Nvidia MiG Support

olivierlambert

Adding @andSmv in the loop, some of this is somehow familiar

@Dani could you experiment with Citrix Hypervisor and see if it works as it should?

Dani

@splastunov
The license server is needed for the virtual machines to work, but the host driver has to work first. Once you have setup the hypervisor with the driver then you have to deploy the license server, wich can run in a virtual machine in the same hypervisor, and then bind the virtual machines with it using some tokens (is a complicated process, by the way. I think Nvidia made it too difficult).

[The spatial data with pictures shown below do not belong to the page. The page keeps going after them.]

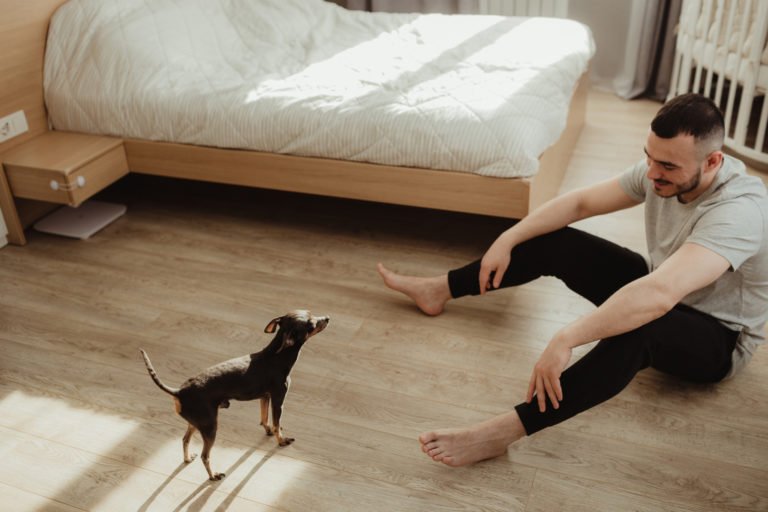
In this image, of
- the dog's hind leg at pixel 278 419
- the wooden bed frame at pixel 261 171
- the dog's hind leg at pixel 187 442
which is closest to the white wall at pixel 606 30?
the wooden bed frame at pixel 261 171

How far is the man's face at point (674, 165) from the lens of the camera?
4.56ft

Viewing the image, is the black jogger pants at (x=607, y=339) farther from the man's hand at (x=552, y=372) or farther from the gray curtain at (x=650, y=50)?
the gray curtain at (x=650, y=50)

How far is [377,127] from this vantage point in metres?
2.29

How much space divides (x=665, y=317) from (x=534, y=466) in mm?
431

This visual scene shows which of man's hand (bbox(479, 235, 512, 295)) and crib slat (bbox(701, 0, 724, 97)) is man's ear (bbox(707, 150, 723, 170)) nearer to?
man's hand (bbox(479, 235, 512, 295))

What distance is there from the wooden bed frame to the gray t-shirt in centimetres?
56

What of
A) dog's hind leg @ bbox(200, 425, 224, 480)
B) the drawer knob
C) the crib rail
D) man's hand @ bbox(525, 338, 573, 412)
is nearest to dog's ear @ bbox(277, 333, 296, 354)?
dog's hind leg @ bbox(200, 425, 224, 480)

I've spent almost two days with this, so maybe trees don't let me see the forest

splastunov

Do you have vgpu binary file at /usr/lib64/xen/bin/vgpu?

Dani

@olivierlambert I don't have a commercial license of Citrix and I don't know if exists an evaluation one.
Tomorrow I'll try to get some time and install Citrix 8.2 Express, wich is free, but they say vGPU are only available in Premium edition. We'll see.

olivierlambert

@Dani when you have the express version installed, please contact me in the chat, I might be able to help you on that

Dani

@splastunov Yes I do, but it doesn't work
04 binario vgpu instalado.png

splastunov

@Dani Strange. Is it executable? Did you tried to follow step by step my instruction to make vGPU work?

Dani

@splastunov Yes, your steps are the same as I did but I can see some differences.
The big thing is you can see Nvidia GRID vGPU types in XCP-ng center but I can't.
I have two scenarios:

With Citrix drivers I don't have vGPU types in XCP-ng center, so I can't assign them to virtual machines.
With RHEL drivers XCP-ng center shows vGPU types (with hex names, no commercial names) but the Nvidia driver doesn't load (no nvidia-smi). If I try to assign one of the vGPUs to a virtual machine it won't start throwing the error "can't rebind 0000:81:00.0 driver", wich is the PCI id of the whole card, not the virtual GPU.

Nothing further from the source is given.